Prof Lawrence Lessig said in a February 2006 Senate Commerce Committee's Net Neutrality hearings: "...this Committee must keep in view a fundamental fact about the Internet: as scholars and network theorists have extensively documented, the innovation and explosive growth of the Internet is directly linked to its particular architectural design. It was in large part because the network respected what Saltzer, Clark and Reed called "the 'end-to-end' principle" that the explosive growth of the Internet happened. If this Committee wants to preserve that growth and innovation, it should take steps to protect this fundamental design."[1]


"Net Neutrality is the Internet's First Amendment." Save the Internet on Opposing Views.com.: "Advocates of Net Neutrality are not promoting new regulations. We are attempting to restore tried and tested consumer protections and network operating principles that made the Internet a great engine for free speech and innovation. By passing Net Neutrality legislation we're restoring under law the open Internet's most fundamental principle."
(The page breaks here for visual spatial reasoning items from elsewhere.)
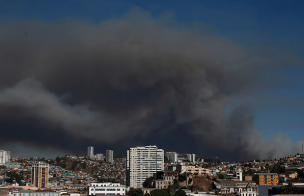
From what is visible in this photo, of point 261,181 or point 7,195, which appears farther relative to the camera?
point 261,181

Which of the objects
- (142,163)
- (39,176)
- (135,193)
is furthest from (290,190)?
(39,176)

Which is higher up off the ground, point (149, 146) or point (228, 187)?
point (149, 146)

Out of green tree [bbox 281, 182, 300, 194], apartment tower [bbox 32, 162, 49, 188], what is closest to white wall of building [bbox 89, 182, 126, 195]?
green tree [bbox 281, 182, 300, 194]

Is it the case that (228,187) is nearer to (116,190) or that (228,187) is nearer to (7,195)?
(116,190)

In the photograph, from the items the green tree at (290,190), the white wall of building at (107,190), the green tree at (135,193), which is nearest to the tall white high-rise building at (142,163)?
the green tree at (135,193)

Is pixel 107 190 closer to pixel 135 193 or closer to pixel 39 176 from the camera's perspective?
pixel 135 193

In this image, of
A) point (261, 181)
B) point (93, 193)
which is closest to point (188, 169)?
point (261, 181)

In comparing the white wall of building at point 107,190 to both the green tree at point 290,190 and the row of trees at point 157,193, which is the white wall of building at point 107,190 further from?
the green tree at point 290,190

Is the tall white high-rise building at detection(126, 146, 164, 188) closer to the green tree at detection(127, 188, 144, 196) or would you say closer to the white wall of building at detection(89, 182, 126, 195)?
the green tree at detection(127, 188, 144, 196)

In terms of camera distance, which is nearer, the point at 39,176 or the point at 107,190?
the point at 107,190
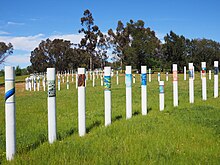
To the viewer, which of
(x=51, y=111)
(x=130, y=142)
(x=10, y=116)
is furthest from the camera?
(x=51, y=111)

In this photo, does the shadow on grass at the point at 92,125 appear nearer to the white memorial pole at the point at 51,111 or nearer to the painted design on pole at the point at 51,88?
the white memorial pole at the point at 51,111

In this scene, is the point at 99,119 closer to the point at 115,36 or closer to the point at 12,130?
the point at 12,130

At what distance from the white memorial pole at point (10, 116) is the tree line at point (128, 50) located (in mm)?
57641

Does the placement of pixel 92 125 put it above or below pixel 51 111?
below

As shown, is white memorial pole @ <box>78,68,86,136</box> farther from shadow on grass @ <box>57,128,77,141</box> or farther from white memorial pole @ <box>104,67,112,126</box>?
white memorial pole @ <box>104,67,112,126</box>

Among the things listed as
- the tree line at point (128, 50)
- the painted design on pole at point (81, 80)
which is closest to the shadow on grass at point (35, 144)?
the painted design on pole at point (81, 80)

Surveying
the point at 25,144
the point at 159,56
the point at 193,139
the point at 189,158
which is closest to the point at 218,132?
the point at 193,139

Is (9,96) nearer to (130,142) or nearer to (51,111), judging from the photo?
(51,111)

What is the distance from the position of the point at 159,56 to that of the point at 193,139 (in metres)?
68.3

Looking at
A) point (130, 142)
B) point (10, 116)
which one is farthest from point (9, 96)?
point (130, 142)

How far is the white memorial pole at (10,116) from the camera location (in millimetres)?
4438

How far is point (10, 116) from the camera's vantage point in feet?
14.7

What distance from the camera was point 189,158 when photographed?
13.5 feet

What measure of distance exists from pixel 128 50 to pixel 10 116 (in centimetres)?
5829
"Net Neutrality is Simple, Conservative Consumer Protection." Public Knowledge on Opposing Views.com: "Here’s Section 202 (a) of the Communications Act: “It shall be unlawful for any common carrier to make any unjust or unreasonable discrimination in charges, practices, classifications, regulations, facilities, or services for or in connection with like communication service, directly or indirectly, by any means or device, or to make or give any undue or unreasonable preference or advantage to any particular person, class of persons, or locality, or to subject any particular person, class of persons, or locality to any undue or unreasonable prejudice or disadvantage.”

That was the law which governed our telecommunications system for decades and to some degree kept the telephone industry in line. The FCC lifted the rule for broadband in 2005 by a regulatory sleight-of-hand that moved broadband services out of the protection of Sec. 202, which created the regulatory purgatory in which we find ourselves today. The Commission instead proclaimed four policy principles, which they eventually enforced this year. More about those later.

In 2006, when AT&T took over BellSouth, the Commission imposed a two-year condition bringing the regulation into the Internet age. It was very simple: “AT&T/BellSouth also commits that it will maintain a neutral network and neutral routing in its wireline broadband Internet access service. This commitment shall be satisfied by AT&T/BellSouth's agreement not to provide or to sell to Internet content, application, or service providers, including those affiliated with AT&T/BellSouth, any service that privileges, degrades or prioritizes any packet transmitted over AT&T/BellSouth's wireline broadband Internet access service based on its source, ownership or destination.”

That seems fairly simple and straightforward. It’s not “excessive regulation” of the Internet; it’s a traditional consumer protection measure well-grounded in law and practice. It is the least the government can do, as the recent Comcast case demonstrated. Comcast was caught throttling peer-to-peer traffic and lying about it under the guise of “network management.” Three members of the FCC, including Chairman Kevin Martin, a Republican, didn’t buy it. At the FCC’s Aug. 1 meeting, and in the subsequent Aug. 20 order, they found that Comcast had violated the open network principles the Commission put forward in September 2005, including the part about consumers were entitled “to run applications and use services of their choice,” and access the content of their choice. Despite the protestations of Comcast, the Commission found that, Comcast’s practices contravened Federal policy.

[...] That is not regulating the Internet. It is regulating the companies which provide access to the Internet – a traditional function that the FCC has largely abandoned to the detriment of the country."